**Exercise description**
Copy every one of the rows below word for word, keeping each line and character unchanged.
⟨
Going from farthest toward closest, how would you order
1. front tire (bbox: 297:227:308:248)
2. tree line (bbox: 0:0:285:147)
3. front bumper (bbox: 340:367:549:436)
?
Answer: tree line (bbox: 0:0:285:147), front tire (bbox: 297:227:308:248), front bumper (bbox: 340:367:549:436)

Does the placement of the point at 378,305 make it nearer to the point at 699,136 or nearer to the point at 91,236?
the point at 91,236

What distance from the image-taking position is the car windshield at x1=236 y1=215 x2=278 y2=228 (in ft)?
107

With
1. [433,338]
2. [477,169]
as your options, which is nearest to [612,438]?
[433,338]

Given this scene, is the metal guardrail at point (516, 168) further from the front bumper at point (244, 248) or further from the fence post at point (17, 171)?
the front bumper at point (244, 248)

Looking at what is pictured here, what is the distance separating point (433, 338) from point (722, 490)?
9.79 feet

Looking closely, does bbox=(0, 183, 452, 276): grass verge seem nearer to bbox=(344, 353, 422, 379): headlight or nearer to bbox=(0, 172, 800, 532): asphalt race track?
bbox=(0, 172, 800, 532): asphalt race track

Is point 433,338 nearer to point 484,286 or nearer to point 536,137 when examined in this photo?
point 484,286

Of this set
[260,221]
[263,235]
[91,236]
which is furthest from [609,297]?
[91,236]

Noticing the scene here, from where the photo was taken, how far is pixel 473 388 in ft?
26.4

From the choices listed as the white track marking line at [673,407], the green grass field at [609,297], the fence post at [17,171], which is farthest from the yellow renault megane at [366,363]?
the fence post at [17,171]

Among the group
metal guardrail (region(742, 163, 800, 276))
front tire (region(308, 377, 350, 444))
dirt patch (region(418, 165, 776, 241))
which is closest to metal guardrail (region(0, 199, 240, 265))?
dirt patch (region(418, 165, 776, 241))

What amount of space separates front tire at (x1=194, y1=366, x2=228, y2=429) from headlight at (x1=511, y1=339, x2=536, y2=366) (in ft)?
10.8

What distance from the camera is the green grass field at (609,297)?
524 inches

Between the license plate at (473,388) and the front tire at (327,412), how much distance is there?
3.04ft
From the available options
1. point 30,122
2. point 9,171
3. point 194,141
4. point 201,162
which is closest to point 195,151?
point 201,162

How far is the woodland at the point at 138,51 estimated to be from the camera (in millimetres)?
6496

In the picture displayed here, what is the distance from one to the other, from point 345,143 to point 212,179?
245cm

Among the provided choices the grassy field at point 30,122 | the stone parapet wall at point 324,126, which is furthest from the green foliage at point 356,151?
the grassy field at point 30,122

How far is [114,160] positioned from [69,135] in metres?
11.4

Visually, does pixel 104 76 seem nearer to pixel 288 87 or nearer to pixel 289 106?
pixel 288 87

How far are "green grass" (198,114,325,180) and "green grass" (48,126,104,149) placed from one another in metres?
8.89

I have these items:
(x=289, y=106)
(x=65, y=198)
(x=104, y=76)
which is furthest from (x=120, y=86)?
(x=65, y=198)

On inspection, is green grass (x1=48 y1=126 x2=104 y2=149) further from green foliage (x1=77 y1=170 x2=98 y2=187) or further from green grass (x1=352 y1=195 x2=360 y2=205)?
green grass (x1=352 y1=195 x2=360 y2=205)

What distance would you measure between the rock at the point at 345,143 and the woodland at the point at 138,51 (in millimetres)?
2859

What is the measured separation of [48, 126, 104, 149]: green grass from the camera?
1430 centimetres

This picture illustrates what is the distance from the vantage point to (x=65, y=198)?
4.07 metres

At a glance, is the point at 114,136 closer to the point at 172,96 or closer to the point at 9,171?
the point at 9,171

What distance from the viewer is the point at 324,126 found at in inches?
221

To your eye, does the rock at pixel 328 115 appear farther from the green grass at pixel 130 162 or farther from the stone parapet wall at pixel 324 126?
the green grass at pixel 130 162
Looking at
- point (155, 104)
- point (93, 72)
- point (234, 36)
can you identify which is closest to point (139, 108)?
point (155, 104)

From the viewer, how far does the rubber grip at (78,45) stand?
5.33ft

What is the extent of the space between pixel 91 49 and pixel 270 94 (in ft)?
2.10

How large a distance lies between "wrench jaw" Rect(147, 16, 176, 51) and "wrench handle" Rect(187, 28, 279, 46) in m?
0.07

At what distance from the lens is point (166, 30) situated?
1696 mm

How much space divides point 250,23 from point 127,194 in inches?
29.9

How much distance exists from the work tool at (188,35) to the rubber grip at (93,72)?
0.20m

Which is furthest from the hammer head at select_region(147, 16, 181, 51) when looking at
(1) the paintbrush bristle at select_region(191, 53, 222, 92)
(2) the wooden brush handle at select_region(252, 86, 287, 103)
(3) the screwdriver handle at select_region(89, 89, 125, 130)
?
⟩
**Written response**
Going from farthest toward closest, how would you order
1. front tire (bbox: 297:227:308:248)
2. tree line (bbox: 0:0:285:147)
3. front bumper (bbox: 340:367:549:436)
?
Answer: tree line (bbox: 0:0:285:147), front tire (bbox: 297:227:308:248), front bumper (bbox: 340:367:549:436)

Does the placement of the point at 378,305 make it nearer to the point at 699,136 or nearer to the point at 91,236?
the point at 91,236

What distance from the image-taking position is the car windshield at x1=236 y1=215 x2=278 y2=228 (in ft)?
107

With
1. [433,338]
2. [477,169]
as your options, which is nearest to [612,438]?
[433,338]

Given this scene, is the metal guardrail at point (516, 168) further from the front bumper at point (244, 248) or further from the fence post at point (17, 171)?
the front bumper at point (244, 248)

Looking at what is pictured here, what is the distance separating point (433, 338) from point (722, 490)?
9.79 feet

Looking closely, does bbox=(0, 183, 452, 276): grass verge seem nearer to bbox=(344, 353, 422, 379): headlight or nearer to bbox=(0, 172, 800, 532): asphalt race track?
bbox=(0, 172, 800, 532): asphalt race track

Is point 433,338 nearer to point 484,286 or nearer to point 536,137 when examined in this photo?
point 484,286

Of this set
[260,221]
[263,235]
[91,236]
which is furthest from [609,297]?
[91,236]

Noticing the scene here, from where the photo was taken, how far is pixel 473 388 in ft?
26.4

From the choices listed as the white track marking line at [673,407], the green grass field at [609,297], the fence post at [17,171], which is farthest from the yellow renault megane at [366,363]?
the fence post at [17,171]

Among the group
metal guardrail (region(742, 163, 800, 276))
front tire (region(308, 377, 350, 444))
dirt patch (region(418, 165, 776, 241))
which is closest to metal guardrail (region(0, 199, 240, 265))?
dirt patch (region(418, 165, 776, 241))

What amount of space separates front tire at (x1=194, y1=366, x2=228, y2=429) from headlight at (x1=511, y1=339, x2=536, y2=366) (in ft)?
10.8

What distance from the camera is the green grass field at (609,297)?
524 inches

Between the license plate at (473,388) and the front tire at (327,412), how much distance is there?
3.04ft
From the available options
1. point 30,122
2. point 9,171
3. point 194,141
4. point 201,162
which is closest to point 195,151?
point 201,162

How far is the woodland at the point at 138,51 estimated to be from the camera (in millimetres)?
6496

In the picture displayed here, what is the distance from one to the other, from point 345,143 to point 212,179?
245cm

Among the provided choices the grassy field at point 30,122 | the stone parapet wall at point 324,126, which is furthest from the green foliage at point 356,151?
the grassy field at point 30,122

How far is [114,160] positioned from [69,135] in metres?
11.4

Visually, does pixel 104 76 seem nearer to pixel 288 87 or nearer to pixel 289 106?
pixel 288 87

How far are "green grass" (198,114,325,180) and "green grass" (48,126,104,149) placed from one another in metres?
8.89

I have these items:
(x=289, y=106)
(x=65, y=198)
(x=104, y=76)
which is furthest from (x=120, y=86)?
(x=65, y=198)

On inspection, is green grass (x1=48 y1=126 x2=104 y2=149) further from green foliage (x1=77 y1=170 x2=98 y2=187) or further from green grass (x1=352 y1=195 x2=360 y2=205)?
green grass (x1=352 y1=195 x2=360 y2=205)

What distance would you measure between the rock at the point at 345,143 and the woodland at the point at 138,51 (in millimetres)?
2859

What is the measured separation of [48, 126, 104, 149]: green grass from the camera?
1430 centimetres

This picture illustrates what is the distance from the vantage point to (x=65, y=198)?
4.07 metres

At a glance, is the point at 114,136 closer to the point at 172,96 or closer to the point at 9,171?
the point at 9,171

What distance from the viewer is the point at 324,126 found at in inches?
221

To your eye, does the rock at pixel 328 115 appear farther from the green grass at pixel 130 162 or farther from the stone parapet wall at pixel 324 126?
the green grass at pixel 130 162
Looking at
- point (155, 104)
- point (93, 72)
- point (234, 36)
can you identify which is closest to point (139, 108)?
point (155, 104)

From the viewer, how far does the rubber grip at (78,45) stand?
5.33ft

What is the extent of the space between pixel 91 49 and pixel 270 94 (in ft)?
2.10

How large a distance lies between "wrench jaw" Rect(147, 16, 176, 51) and "wrench handle" Rect(187, 28, 279, 46) in m?
0.07

At what distance from the lens is point (166, 30) situated?
1696 mm

How much space divides point 250,23 from point 127,194 in inches?
29.9

How much distance exists from the work tool at (188,35) to the rubber grip at (93,72)?
0.20m

Which is furthest from the hammer head at select_region(147, 16, 181, 51) when looking at
(1) the paintbrush bristle at select_region(191, 53, 222, 92)
(2) the wooden brush handle at select_region(252, 86, 287, 103)
(3) the screwdriver handle at select_region(89, 89, 125, 130)
?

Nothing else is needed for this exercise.